Cluster-robust SEs & random effects -- seeking some clarification
Thanks for this further clarification, James. By precision I meant accuracy of inference which, I believe, is what more 'robust' SEs that account for umodeled heteroskedasticity, will allow for, correct? "Accurate statistical inference" in the language of Cameron & Miller (2015). When you note, 'if you trust the specification of your random effects structure' can you elaborate on this? I imagine in the extreme, no random effects structure will ever truly be perfect, so I guess it comes down to some combination of theory, practicality, and model tractability? JD
On Mon, Aug 15, 2022 at 3:18 PM James Pustejovsky <jepusto at gmail.com> wrote:
Hi JD, Below are a couple of further thoughts on the questions you posed. James On Sat, Aug 13, 2022 at 6:33 PM J.D. Haltigan <jhaltiga at gmail.com> wrote:
One further post perhaps framing my question slightly differently (or altogether more generally): What, specifically, do cluster-robust/robust SEs allow one to do with more accuracy/precision *if* they are already using both random effects and slopes to model relevant cluster-specific effects.

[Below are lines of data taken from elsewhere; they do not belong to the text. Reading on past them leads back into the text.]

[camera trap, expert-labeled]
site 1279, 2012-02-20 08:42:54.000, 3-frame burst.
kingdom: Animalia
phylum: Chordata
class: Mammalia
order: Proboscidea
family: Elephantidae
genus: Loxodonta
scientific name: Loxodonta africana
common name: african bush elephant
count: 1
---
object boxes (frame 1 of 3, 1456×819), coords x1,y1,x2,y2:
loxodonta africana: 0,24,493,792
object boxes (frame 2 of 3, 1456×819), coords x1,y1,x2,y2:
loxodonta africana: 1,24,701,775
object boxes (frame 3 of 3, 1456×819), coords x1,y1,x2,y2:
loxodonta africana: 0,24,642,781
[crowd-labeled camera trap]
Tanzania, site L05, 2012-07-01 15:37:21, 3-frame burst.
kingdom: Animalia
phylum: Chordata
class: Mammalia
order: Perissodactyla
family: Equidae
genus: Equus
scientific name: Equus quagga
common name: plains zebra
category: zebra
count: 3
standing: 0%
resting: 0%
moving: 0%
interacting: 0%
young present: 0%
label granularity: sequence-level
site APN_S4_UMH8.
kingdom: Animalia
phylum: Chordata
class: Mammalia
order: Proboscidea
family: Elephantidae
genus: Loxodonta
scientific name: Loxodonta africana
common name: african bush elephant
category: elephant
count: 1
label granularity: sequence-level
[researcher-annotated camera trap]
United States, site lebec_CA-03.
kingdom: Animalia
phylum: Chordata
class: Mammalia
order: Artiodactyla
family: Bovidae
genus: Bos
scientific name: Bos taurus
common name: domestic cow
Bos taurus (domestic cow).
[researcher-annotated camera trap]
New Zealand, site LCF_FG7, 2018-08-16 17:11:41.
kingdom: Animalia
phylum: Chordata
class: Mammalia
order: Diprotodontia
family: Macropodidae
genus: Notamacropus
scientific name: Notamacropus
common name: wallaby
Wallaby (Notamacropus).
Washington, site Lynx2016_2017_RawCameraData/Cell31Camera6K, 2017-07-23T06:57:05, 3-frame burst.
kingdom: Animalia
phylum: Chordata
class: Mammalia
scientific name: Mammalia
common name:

Just to be clear, using cluster-robust SEs does not change anything about the accuracy or precision of the model's coefficient estimates. Using them or not using them is purely a matter of how to estimate standard errors (and thus build test statistics or confidence intervals) for those coefficient estimates. The advantage of using clustered SEs in a random effects model is that doing so captures unmodeled sources of dependence or heteroskedasticity in the errors. Thus, if you trust the specification of your random effects structure, then there is no need to use clustered SEs. On the other hand, if you (or your audience) are skeptical that you've got the right specification, then clustered SEs are helpful. Think of them as an insurance policy for your SEs/t-statistics/CIs, so that they remain valid even in the event that your model might be incorrectly specified in some respects.
Is it the case that there may be any number of sources that could potentially account for sources of heteroskedasticity (i.e., autoregressive structure in the case of repeated measurements/time variables) that using the cluster robust SEs would be of value for in making more precise inference assuming some misspecification of the random effects structure of the model?
Yes.
Relatedly, is there a 'seminal' or 'key' paper that provides a deep dive on the concept of heteroskedasticity? I have a few on hand, but wanted to see if there was something I might not be aware of .
Cameron and Miller (noted in your subsequent paper) is an excellent, thorough survey from the econometric perspective. McNeish and Kelley (2019; https://doi.org/10.1037/met0000182) is a great resource that addresses the fixed effects vs mixed effects modeling contexts. To be a bit self-promotional, I have a working paper with Young Ri Lee that looks at these issues in the context of multi-way clustering: https://psyarxiv.com/f9mr2 The simulations in the paper illustrate the consequences of several different forms of model mis-specification (such as omission of random slopes).